2020年東京五輪・パラリンピックのメインスタジアムで開閉会式や陸上などを行う新国立競技場について、大会後は集客が見込めるサッカーやラグビーの球技専用とする見通しとなったことが25日、分かった。複数の関係者によると政府が最終調整に入った。陸上トラックの位置に観客席を増設する計画で、陸上競技場としての機能はなくなる。巨額の維持管理費を賄うために収益性を確保する狙いがある。

 スポーツ庁は26日に文部科学副大臣の下に設置した作業部会を約10カ月ぶりに再開し、トラックを残すよう希望している日本陸上競技連盟と協議する。サッカーやラグビーの競技団体との調整も経て、9月にも関係閣僚会議で正式に決める見通しだ。民間事業者に運営権を売却する「コンセッション方式」の導入も検討されている。

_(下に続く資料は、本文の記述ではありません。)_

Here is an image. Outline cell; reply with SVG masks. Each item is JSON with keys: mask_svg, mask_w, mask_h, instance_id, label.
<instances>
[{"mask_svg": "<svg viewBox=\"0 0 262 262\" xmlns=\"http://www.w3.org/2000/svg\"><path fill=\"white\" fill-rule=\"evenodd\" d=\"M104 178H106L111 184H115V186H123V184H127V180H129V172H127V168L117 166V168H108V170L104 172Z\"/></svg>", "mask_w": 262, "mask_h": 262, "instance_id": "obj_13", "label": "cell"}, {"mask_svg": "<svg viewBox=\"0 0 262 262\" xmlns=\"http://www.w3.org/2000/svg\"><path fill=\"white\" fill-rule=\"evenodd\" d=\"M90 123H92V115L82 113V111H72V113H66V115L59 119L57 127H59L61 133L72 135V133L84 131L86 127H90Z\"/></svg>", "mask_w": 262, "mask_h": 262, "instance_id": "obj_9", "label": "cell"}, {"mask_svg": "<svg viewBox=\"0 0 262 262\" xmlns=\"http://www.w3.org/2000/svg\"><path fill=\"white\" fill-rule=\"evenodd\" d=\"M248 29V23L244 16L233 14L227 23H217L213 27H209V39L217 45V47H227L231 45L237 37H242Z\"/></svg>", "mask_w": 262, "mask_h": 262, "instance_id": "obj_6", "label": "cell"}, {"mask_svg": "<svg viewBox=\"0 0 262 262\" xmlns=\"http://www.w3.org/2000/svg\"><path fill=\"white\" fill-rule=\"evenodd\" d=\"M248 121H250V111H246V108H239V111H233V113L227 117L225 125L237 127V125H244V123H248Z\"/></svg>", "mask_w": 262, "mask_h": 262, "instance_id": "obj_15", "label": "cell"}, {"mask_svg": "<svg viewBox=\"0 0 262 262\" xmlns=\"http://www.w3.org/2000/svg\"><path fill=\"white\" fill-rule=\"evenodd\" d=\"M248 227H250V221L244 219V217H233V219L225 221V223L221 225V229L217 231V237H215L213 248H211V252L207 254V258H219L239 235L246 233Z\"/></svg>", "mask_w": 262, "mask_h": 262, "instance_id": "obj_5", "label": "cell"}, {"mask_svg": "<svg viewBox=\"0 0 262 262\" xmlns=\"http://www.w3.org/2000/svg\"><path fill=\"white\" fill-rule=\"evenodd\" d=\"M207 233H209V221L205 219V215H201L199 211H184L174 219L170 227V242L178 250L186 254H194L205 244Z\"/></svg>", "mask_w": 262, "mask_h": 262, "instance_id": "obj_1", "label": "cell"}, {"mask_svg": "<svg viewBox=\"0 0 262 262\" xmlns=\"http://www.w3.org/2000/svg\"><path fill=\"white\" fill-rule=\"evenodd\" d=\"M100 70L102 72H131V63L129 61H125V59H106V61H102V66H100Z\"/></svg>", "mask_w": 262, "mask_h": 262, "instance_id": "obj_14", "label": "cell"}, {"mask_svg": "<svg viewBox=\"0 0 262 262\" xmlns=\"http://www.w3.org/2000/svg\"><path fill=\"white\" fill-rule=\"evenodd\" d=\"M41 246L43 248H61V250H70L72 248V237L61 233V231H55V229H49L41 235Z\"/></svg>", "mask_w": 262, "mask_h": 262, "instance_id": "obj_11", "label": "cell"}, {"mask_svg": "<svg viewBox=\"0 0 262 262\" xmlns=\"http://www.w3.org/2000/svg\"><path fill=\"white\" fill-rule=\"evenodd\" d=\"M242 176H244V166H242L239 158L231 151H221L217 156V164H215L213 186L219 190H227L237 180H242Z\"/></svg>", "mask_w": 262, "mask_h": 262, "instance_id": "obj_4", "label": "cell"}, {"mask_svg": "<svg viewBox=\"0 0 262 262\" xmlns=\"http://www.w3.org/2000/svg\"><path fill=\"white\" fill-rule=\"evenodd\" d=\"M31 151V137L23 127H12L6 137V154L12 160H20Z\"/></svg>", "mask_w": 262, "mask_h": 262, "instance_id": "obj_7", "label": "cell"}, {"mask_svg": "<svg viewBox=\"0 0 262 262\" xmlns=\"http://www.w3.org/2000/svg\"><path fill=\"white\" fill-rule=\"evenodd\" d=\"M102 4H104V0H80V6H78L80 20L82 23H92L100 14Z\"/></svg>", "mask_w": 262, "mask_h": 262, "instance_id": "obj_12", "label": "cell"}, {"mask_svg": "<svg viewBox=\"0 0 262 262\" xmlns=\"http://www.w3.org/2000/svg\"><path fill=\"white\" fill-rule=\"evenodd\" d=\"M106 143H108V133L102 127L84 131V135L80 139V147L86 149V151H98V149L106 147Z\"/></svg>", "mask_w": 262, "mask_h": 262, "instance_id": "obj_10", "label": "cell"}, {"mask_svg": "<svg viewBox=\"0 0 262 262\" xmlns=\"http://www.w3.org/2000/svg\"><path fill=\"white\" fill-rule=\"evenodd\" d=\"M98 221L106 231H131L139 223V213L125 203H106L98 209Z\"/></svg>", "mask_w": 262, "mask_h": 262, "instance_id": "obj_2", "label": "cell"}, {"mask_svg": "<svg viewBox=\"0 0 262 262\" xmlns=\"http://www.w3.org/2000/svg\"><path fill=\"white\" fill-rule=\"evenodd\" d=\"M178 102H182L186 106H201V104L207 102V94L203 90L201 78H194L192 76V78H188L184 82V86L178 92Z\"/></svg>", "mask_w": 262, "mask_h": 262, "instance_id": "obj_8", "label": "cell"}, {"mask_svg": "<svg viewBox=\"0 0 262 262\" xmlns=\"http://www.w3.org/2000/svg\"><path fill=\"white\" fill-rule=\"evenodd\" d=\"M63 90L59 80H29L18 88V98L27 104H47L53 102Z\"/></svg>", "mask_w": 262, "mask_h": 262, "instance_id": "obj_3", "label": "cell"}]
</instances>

 新国立が球技専用となった場合、東京都内で陸上の世界選手権や日本選手権などを開ける競技場がなくなるため、都の施設である味の素スタジアム(調布市)を軸に、国際基準に合わせて整備する案が浮上している。

 陸上の利用では、大規模な大会を開く際に必要なサブトラックを、常設できる場所が近隣に確保できない点も障害となっていた。五輪・パラリンピックでは明治神宮外苑の軟式野球場に仮設する予定だが、大会後は取り壊す。